New York City tenants may never again have to hear the words "vacancy decontrol" and "vacancy bonus" again.

These two provisions don't affect current tenants while they are living in rent-regulated units, but rather, future tenants. The elimination of vacancy decontrol, which enables landlords to deregulate apartments once the rents reach a certain threshold, currently of $2,774, was largely expected. After all, the provision has been blamed for the deregulation of more than 155,000 units.

However, the nixing of the vacancy bonus, which allowed landlords to impose a 20 percent large rent hike after tenants moved out, surprised some in the real estate industry. "A lot of people thought the vacancy bonus was just going to be modified," Sozio said.

Same with another measure known as "high-income deregulation," which allows a landlord to deregulate a rent-stabilized unit if the tenant makes more than $200,000 a year for two straight years.

Worried that your building is looking to turn into a coop or condo? The conversion process is going to be a lot harder.

Over the decades, coop and condo conversions have been a common investor strategy in the city's rent-regulated market and, as a resulted, contributed to the loss of rent-regulated units. Currently, 15% of apartments have to be sold (to either residents or outside investors) in order for a building to convert to a coop or condo. But now, the new law sets a much higher bar: 51% of tenants who live in the building must agree to buy units for a conversion to happen.

Suspect your landlord is overcharging you? Now, you can request a full rent history and hold him accountable over a longer period.

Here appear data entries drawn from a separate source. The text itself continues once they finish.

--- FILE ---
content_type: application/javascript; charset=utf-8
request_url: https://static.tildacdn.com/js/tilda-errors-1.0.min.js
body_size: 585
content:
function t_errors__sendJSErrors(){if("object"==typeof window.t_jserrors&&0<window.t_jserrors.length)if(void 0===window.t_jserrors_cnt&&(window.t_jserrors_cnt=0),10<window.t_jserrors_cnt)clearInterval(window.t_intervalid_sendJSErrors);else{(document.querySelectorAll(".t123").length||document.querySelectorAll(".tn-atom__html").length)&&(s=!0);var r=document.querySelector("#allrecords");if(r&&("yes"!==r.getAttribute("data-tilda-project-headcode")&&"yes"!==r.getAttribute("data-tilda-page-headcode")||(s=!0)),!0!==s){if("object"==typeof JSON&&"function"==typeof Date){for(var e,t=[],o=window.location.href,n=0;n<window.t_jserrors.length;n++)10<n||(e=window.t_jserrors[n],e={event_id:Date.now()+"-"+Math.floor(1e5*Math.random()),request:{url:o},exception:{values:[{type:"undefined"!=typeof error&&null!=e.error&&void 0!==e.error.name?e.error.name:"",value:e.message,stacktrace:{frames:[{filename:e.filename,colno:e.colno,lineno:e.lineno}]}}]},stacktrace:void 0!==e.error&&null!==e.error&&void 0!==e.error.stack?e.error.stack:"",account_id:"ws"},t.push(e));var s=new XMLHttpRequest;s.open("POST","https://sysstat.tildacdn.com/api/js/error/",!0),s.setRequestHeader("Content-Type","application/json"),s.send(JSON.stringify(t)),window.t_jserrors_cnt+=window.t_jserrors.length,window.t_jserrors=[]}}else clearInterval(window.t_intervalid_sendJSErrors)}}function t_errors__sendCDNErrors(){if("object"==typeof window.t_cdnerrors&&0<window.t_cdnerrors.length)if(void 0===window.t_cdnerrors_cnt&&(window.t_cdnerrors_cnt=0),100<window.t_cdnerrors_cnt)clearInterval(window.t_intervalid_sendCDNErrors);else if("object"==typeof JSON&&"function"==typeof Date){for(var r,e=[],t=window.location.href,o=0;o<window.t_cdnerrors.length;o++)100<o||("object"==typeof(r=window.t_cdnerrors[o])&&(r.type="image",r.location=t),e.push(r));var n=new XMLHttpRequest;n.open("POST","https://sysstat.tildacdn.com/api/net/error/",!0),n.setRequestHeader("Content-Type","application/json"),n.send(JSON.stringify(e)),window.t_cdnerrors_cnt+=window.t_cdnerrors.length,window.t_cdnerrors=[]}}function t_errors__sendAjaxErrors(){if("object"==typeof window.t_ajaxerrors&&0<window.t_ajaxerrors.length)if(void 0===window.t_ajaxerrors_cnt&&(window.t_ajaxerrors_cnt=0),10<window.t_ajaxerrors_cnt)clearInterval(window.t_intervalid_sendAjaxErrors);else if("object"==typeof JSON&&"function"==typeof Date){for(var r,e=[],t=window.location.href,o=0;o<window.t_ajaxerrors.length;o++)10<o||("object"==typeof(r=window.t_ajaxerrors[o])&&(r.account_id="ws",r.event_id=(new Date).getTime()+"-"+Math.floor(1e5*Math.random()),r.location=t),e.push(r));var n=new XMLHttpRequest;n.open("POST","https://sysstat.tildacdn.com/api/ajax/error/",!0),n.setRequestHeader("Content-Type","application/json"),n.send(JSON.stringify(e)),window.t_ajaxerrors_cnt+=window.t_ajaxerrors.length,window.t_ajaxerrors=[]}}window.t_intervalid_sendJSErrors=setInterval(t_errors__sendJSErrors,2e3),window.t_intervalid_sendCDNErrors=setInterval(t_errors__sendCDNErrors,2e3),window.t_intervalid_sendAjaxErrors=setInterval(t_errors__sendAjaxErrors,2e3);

Previously, rent-regulated tenants had what was known as a four-year "look back" rule, where they could hold a landlord accountable for overcharges for four years. Now a tenant who suspects fraud can request a full rental bill history and can make the state investigate and penalize landlords for overcharges made over the last six years.

Guess what? The new rent laws won't expire, meaning they're permanent, well, sorta.

Under the new bill, the rent laws will no longer sunset, meaning that they will no longer come up for renewal every four years.

While that may seem like good news, Stein argued that the expiration of rent laws had been a motivating force for tenant advocates, galvanizing them during one intense period of lobbying. Now, as tenant groups look toward the future and the passage of the "good cause" eviction plan, which didn't make into into the current bill and would expand eviction protections to market-rate tenants in certain cases, they will have to forge ahead without the pressure of a deadline.

"It's new terrain to be pushing for new rent reform without expiration," he said.

But while the new rent laws may not expire, they can still be repealed or amended. Given the outrage and deep pockets of the real estate industry, you can probably bet that they'll come up with a game plan to change the rules once again.

UPDATE: The post has been updated with a new description of Samuel Stein and revised description of Ariel Property.